Un conseil de l’AÉFA peu productif
21 octobre 2014
Après quatre heures et demie, seules trois de sept motions proposées aboutissent.

Le conseil législatif bimensuel de l’Association des Étudiants en Faculté des arts (AÉFA) s’est clos après quatre heures et demie de délibération le mercredi 15 octobre, sans même que ses membres aient eu le temps d’aborder toutes les motions proposées. Le conseil a débattu, entre autres, sur la mise en place de mécanismes permettant d’assurer une plus grande responsabilité des membres de l’exécutif de l’AÉFA, ainsi que sur la possibilité de modifier le règlement relatif à leur rémunération. La motion visant à ce que l’AÉFA soutienne officiellement la campagne de syndicalisation des étudiants en 1er cycle de la Faculté des arts employés dans un contexte académique (tuteurs, assistants aux professeurs, etc.) menée par l’Association des étudiants diplômés employés de McGill (AGSEM) n’a pas pu être abordée faute de temps.

Le conseil, exceptionnellement long cette semaine, a été retardé par un atelier de formation sur l’équité organisé par le Bureau de l’Éducation en Équité Sociale et Diversité (SEDE) obligatoire pour tous les membres du conseil présents. Une heure et demie après le début du conseil, l’organe représentatif des étudiants de la Faculté des Arts a donc enfin pu commencer à débattre des sujets du jour. La vice-présidente aux affaires externes Lola Baraldi, en réponse à ceux qui suggéraient de faire un conseil en accéléré afin de rattraper le temps perdu à cause de l’atelier, a rappelé que les décisions du conseil ne devraient pas être prises à la va-vite pour autant, car le conseil de l’AÉFA a «une responsabilité d’élus envers les étudiants de la Faculté des arts en ce qui concerne la prise de décisions qui les toucheront».

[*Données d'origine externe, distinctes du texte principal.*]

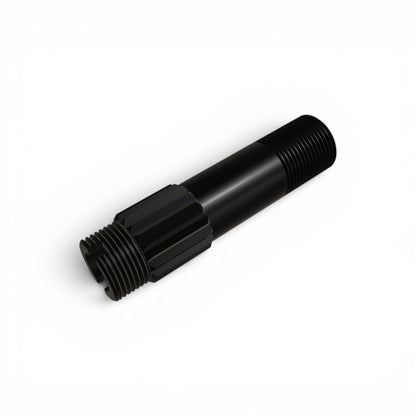 VFC G3K HK33K Steel Outer Extension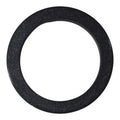 Adapter Ring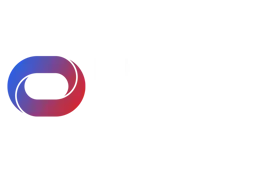 Nypo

Responsabilité de l’exécutif

La motion sur la responsabilité de l’exécutif qui a été adoptée vise à mieux responsabiliser l’équipe de l’AÉFA à travers une panoplie de nouveaux règlements. L’idée est principalement d’assurer que l’exécutif soit plus à l’écoute des potentielles plaintes des conseillers siégeant au conseil, lesquels représentent diverses associations et départements de la Faculté des arts. La motion prévoit entre autres qu’un procédé de plainte formel et anonyme soit créé pour les conseillers souhaitant se plaindre des pratiques d’un membre de l’exécutif de l’AÉFA, lequel devra y répondre au conseil suivant. Il est également prévu que les membres exécutifs du conseil publient leurs emplois du temps toutes les deux semaines afin de créer plus de transparence dans leurs actions.

Rémunération de l’exécutif

Quant à la motion sur la modification des règles de rémunération de l’exécutif de l’AÉFA  qui avait été présentée par certains membres de l’exécutif, et qui a constitué le cœur du débat, elle a finalement été retirée par la présidente de l’AÉFA Ava Liu après avoir été vivement critiquée par certains des conseillers présents. La motion visait à permettre aux membres de l’exécutif de l’AÉFA d’être rémunérés pour un maximum de 20 heures de travail par semaine, au lieu du maximum de 10 heures actuellement en vigueur. «L’AÉFA se voit alloué cet argent dans tous les cas, affirme Li Xue, la VP Finances, la question est juste de savoir si nous allons ne rien en faire ou l’utiliser pour payer les exécutifs.» Le représentant de l’Association des étudiants en philosophie (PSA) a quant à lui fait remarquer, apostrophant Mlle Liu, que «cet argent vous a été alloué, mais pas pour que vous soyez automatiquement rémunérés pour 20 heures de travail».